Index to New Zealand Periodicals
Author :
Publisher :
Page : 408 pages
File Size : 25,6 MB
Release : 1964
Category : English periodicals
ISBN :
Author :
Publisher :
Page : 408 pages
File Size : 25,6 MB
Release : 1964
Category : English periodicals
ISBN :
Author : New Zealand. Department of Statistics
Publisher :
Page : 950 pages
File Size : 50,72 MB
Release : 1907
Category : New Zealand
ISBN :
Author : William Howard Adams
Publisher :
Page : 88 pages
File Size : 36,89 MB
Release : 1991
Category : Architecture
ISBN :
Author : Eduardo Galeano
Publisher : NYU Press
Page : 333 pages
File Size : 47,81 MB
Release : 1997-01-01
Category : History
ISBN : 0853459916
Since its U.S. debut a quarter-century ago, this brilliant text has set a new standard for historical scholarship of Latin America. It is also an outstanding political economy, a social and cultural narrative of the highest quality, and perhaps the finest description of primitive capital accumulation since Marx. Rather than chronology, geography, or political successions, Eduardo Galeano has organized the various facets of Latin American history according to the patterns of five centuries of exploitation. Thus he is concerned with gold and silver, cacao and cotton, rubber and coffee, fruit, hides and wool, petroleum, iron, nickel, manganese, copper, aluminum ore, nitrates, and tin. These are the veins which he traces through the body of the entire continent, up to the Rio Grande and throughout the Caribbean, and all the way to their open ends where they empty into the coffers of wealth in the United States and Europe. Weaving fact and imagery into a rich tapestry, Galeano fuses scientific analysis with the passions of a plundered and suffering people. An immense gathering of materials is framed with a vigorous style that never falters in its command of themes. All readers interested in great historical, economic, political, and social writing will find a singular analytical achievement, and an overwhelming narrative that makes history speak, unforgettably. This classic is now further honored by Isabel Allende's inspiring introduction. Universally recognized as one of the most important writers of our time, Allende once again contributes her talents to literature, to political principles, and to enlightenment.
Author : Gérard Chaliand
Publisher : Univ of California Press
Page : 536 pages
File Size : 33,64 MB
Release : 2016-08-23
Category : History
ISBN : 0520292502
First published in English in 2007 under title: The history of terrorism: from antiquity to al Qaeda.

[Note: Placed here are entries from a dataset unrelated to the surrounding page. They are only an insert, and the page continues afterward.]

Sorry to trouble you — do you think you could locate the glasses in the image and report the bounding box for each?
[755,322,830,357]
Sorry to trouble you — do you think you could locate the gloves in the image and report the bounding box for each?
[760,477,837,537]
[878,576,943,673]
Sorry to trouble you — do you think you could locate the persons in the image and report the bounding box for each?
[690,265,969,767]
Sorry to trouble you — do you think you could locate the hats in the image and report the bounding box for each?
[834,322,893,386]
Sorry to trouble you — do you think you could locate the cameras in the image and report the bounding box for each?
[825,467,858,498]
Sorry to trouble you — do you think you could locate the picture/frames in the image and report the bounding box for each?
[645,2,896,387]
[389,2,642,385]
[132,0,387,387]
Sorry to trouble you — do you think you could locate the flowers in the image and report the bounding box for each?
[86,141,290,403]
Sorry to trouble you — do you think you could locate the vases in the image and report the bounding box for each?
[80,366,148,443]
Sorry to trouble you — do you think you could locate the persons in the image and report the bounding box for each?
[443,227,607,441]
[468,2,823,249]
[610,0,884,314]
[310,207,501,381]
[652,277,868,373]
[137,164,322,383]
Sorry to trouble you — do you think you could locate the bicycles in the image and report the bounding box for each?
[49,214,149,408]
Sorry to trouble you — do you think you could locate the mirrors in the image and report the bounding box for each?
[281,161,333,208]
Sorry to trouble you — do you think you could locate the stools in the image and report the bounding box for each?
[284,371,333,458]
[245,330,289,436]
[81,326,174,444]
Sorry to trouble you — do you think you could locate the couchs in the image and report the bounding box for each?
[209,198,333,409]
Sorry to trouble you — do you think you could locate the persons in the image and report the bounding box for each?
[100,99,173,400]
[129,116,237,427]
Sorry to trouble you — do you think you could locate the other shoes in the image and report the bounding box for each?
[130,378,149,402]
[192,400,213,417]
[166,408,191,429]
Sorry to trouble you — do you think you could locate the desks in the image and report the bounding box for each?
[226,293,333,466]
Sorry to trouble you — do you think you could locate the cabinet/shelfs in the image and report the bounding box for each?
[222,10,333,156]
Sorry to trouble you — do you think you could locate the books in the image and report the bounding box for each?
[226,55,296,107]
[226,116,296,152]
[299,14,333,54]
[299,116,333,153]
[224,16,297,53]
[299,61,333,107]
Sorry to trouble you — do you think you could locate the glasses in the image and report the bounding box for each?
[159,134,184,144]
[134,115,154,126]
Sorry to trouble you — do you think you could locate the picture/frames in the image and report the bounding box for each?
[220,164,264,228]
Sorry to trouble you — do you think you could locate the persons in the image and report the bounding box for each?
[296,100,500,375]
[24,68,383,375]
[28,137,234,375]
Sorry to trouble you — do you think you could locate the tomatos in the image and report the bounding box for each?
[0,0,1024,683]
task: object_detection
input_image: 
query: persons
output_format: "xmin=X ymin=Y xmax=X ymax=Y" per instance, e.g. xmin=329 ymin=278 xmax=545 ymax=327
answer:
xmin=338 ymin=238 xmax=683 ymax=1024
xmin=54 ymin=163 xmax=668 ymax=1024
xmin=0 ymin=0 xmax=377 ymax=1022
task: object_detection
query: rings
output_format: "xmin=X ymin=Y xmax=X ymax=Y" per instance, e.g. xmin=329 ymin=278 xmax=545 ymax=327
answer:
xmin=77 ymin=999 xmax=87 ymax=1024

Author : United States. Department of the Army
Publisher :
Page : 16 pages
File Size : 11,26 MB
Release : 1965
Category : Aeronautics, Military
ISBN :
Describes the history, organization, and capabilities of the U.S. Army's 1st Air Cavalry Division.
Author : James Denholm Van Trump
Publisher :
Page : 422 pages
File Size : 41,69 MB
Release : 1985
Category : Architecture
ISBN :
Author : State Historical Society of Wisconsin
Publisher :
Page : 514 pages
File Size : 42,14 MB
Release : 1909
Category : Wisconsin
ISBN :
V.29 entitled The Attainment of statehood; v.31 entitled California letters of Lucuis Fairchild.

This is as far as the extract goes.